Sometimes, bad things have to happen in order to remind you of the good. It is an exercise in contrast. What good is orange without blue, white without black, life without death. It is truly something that I believe, but we've discussed this before. Last night, at 12;34, something terrible happened to me. Something I thought would probably scar me for life. The worst part was that the news of the occurrence was delivered by my husband.
Yesterday evening I took a nap after dinner. I hadn't slept the night before and I was exhausted from that, and from the genetics appointment, so I laid down and slept from about 6:30 to about 9:30. When I woke up, I grabbed some coffee and decided to visit bloglines to see what I'd missed while I was asleep. A lot, apparently. There were 56 new posts. I had been up for about 3 hours when my husband turned to me, the look on his face utterly indescribable, and says to me," Um, wasn't LOST on tonight?"
Ohhhh SHIT! I missed the season finale of LOST!? How the hell did I DO THAT!? I spent all night, and all day cursing the universe, and trying to decide just how I could possibly find someone who'd recorded it. I was angry for HOURS. At some point my mother walked in and I said to her, "Ma, you know what I did last night? I missed LOST!" Her reply was, "Uh, no. It's on tonight Erin."

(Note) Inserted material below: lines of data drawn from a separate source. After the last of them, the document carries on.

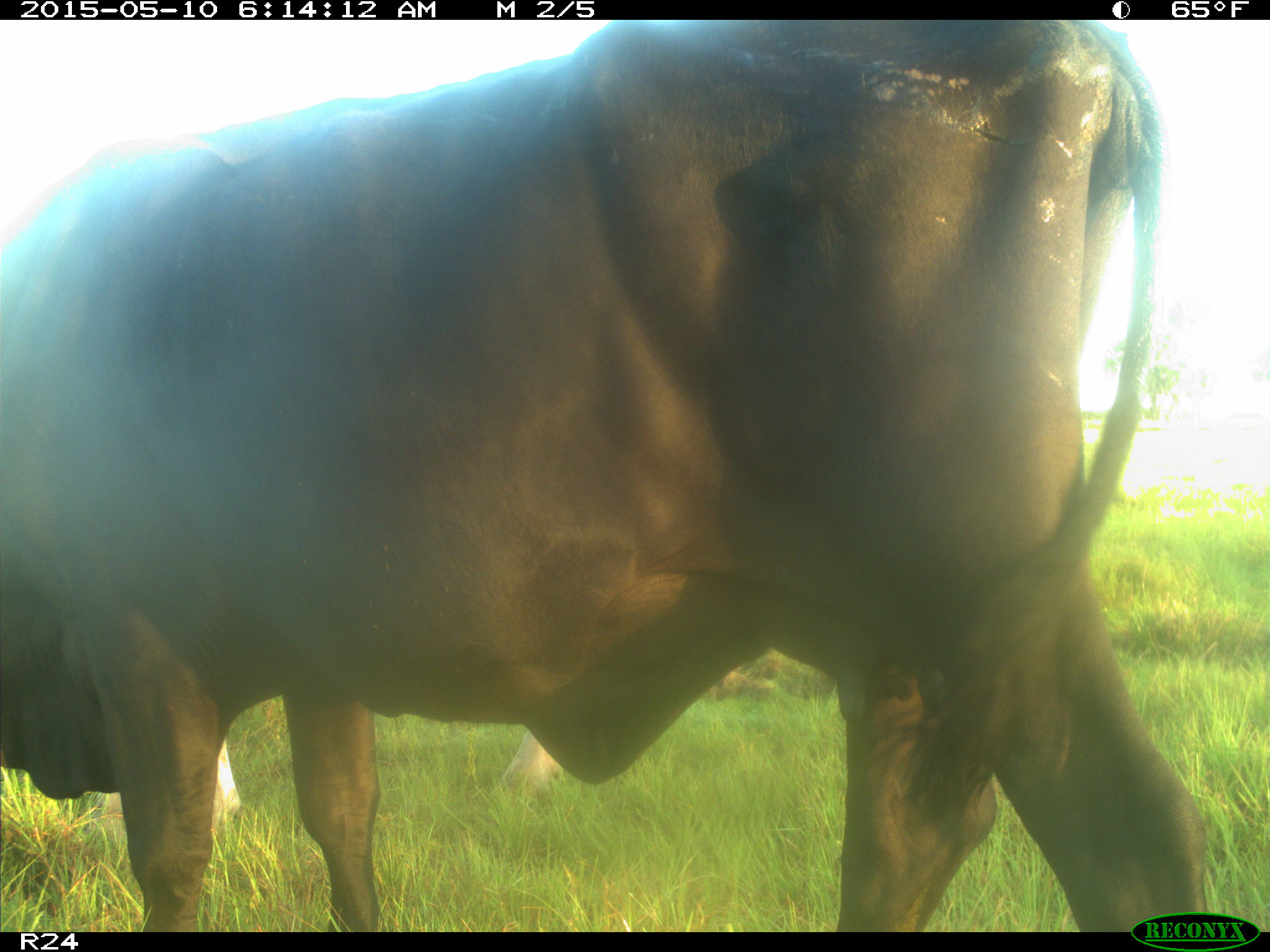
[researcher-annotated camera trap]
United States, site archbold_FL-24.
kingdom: Animalia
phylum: Chordata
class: Mammalia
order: Artiodactyla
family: Bovidae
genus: Bos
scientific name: Bos taurus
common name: domestic cow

I was absolutely convinced that I'd missed it, and that today was Thursday. I haven't figured out yet whether Scott was pulling an inordinately evil practical joke on me, or if he too believed that yesterday was Wednesday.
Regardless, it was a quick dose of black and white, and I now have a huge appreciation for the good in life, the good that is called LOST.
Today IS Wednesday, today IS the day LOST is on, and it comes on an hour early, so don' miss it!